Eine offizielle Möglichkeit sich formal als Psychotherapeut*in auszuweisen, gibt es zum jetzigen Zeitpunkt allerdings nicht. Unseren Mitgliedern, die von einer Kassenärztlichen Vereinigungen (KV) zugelassen sind, empfehlen wir daher, auf der der Homepage der KV unter „Psychotherapeutensuche" die eigenen, dort veröffentlichten Daten auszudrucken und gemeinsam mit dem Personalausweis auf dem Weg zu Ihrer Praxis mitzuführen. Sollten Sie Angestellte haben, sollten Sie diesen als Praxisinhaber und Arbeitgeber unter Angabe der Praxisdaten eine Bescheinigung über ihre Beschäftigung ausstellen.
Mitgliedern die im Anstellungsverhältnis tätig sind, raten wir, von Ihrem Arbeitgeber eine entsprechende Bescheinigung über ihre Beschäftigung ausstellen zu lassen.
Unseren Mitgliedern mit Privatpraxen empfehlen wir, den Praxisstempel sowie Ihren Personalausweis dabei zu haben.

Darf ich als Psychotherapeut*in die Notbetreuung für mein Kind in Anspruch nehmen?

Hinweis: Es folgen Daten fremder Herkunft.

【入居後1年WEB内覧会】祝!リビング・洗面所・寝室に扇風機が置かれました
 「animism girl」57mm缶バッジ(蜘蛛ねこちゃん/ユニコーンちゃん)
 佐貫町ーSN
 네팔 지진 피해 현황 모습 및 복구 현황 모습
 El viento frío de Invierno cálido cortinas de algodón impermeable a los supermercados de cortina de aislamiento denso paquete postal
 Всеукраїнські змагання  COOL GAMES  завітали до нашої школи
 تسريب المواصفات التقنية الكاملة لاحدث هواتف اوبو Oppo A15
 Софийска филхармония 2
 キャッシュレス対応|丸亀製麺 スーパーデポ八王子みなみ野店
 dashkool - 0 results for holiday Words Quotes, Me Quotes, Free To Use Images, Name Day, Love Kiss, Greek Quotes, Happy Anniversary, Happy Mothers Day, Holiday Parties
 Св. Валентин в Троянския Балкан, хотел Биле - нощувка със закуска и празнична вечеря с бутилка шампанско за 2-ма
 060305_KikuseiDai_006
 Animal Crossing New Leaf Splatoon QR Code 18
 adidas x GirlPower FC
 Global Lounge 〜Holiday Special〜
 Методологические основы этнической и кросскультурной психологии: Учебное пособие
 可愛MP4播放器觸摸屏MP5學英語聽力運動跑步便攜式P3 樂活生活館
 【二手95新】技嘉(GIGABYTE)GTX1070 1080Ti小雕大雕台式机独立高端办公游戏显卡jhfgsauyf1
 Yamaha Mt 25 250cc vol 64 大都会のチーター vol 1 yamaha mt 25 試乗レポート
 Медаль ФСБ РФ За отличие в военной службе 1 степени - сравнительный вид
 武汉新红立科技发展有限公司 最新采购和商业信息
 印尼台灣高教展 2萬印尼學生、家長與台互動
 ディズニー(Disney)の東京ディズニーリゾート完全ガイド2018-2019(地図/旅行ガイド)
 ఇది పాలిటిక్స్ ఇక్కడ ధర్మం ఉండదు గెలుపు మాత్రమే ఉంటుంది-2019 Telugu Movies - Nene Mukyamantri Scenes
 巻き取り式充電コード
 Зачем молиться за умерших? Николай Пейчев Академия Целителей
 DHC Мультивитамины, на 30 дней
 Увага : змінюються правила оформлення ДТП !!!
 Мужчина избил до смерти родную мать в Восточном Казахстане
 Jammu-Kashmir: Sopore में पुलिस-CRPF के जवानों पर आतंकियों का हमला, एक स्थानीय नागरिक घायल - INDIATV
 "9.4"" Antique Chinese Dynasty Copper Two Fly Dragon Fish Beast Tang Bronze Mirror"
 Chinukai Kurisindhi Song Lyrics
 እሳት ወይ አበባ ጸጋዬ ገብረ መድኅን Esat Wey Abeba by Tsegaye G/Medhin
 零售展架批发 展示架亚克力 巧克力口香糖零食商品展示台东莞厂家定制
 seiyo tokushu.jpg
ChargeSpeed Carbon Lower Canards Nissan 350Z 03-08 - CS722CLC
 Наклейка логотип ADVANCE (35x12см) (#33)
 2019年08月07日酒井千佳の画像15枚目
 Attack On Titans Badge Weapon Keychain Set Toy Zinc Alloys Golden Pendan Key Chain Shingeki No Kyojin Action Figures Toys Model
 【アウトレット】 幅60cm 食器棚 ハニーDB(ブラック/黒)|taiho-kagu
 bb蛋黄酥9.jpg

In Rheinland-Pfalz hat das Landesamt für Soziales, Jugend und Versorgung wegen der Schließung von Kindertagesstätten und Schulen eine Notfallbetreuung eingerichtet. Dieses Angebot steht unter anderem "Angehörigen von Gesundheits- und Pflegeberufen" zur Verfügung, wie es in einem Schreiben des Landesamtes vom 18. März 2020 heißt - also auch Psychotherapeut*innen. Das betreffende Schreiben finden Sie hier.

Weitere Informationen zur Notbetreuung finden Sie hier.

Absage von Fortbildungsveranstaltungen wegen des Coronoavirus - wie erfülle ich meine Fortbildungspflicht?

Aufgrund der aktuellen Corona-Pandemie hat der Vorstand der Kassenärztlichen Vereinigung Rheinland-Pfalz (KV RLP) in seiner Sitzung am 1. April 2020 beschlossen, dass alle Nachweispflichtigen gemäß § 95d SGB V im Zeitraum vom 17. März 2020 bis zum 30. Juni 2020 die Möglichkeit erhalten, den Fortbildungsnachweis bis zum 31. Dezember 2020 bei der KV RLP nachzureichen.
 
Außerdem hat sich die KBV mit der zuständigen Abteilung im BMG in Verbindung gesetzt, um eine bundeseinheitliche Vorgehensweise zu klären.

Dürfen Intervisions- und Supervisionsgruppen per Video durchgeführt werden?

Aufgrund der aktuellen Situation empfiehlt die LPK RLP Supervisions- und Intervisionsgruppen, von persönlichen Treffen abzusehen. Um diese Fortbildungsmöglichkeiten dennoch weiter nutzen zu können, können während Andauern der Pandemie solche Termine per Video stattfinden. Die Fortbildungsordnung der LPK RLP lässt dies grundsätzlich zu. Die LPK RLP bitten darum, auch bei Videositzungen Protokolle anzufertigen und datenschutzrechtliche Regelungen zu beachten, dass bedeutet insbesondere, dass Fallbeispiele anonymisiert vorgestellt werden müssen.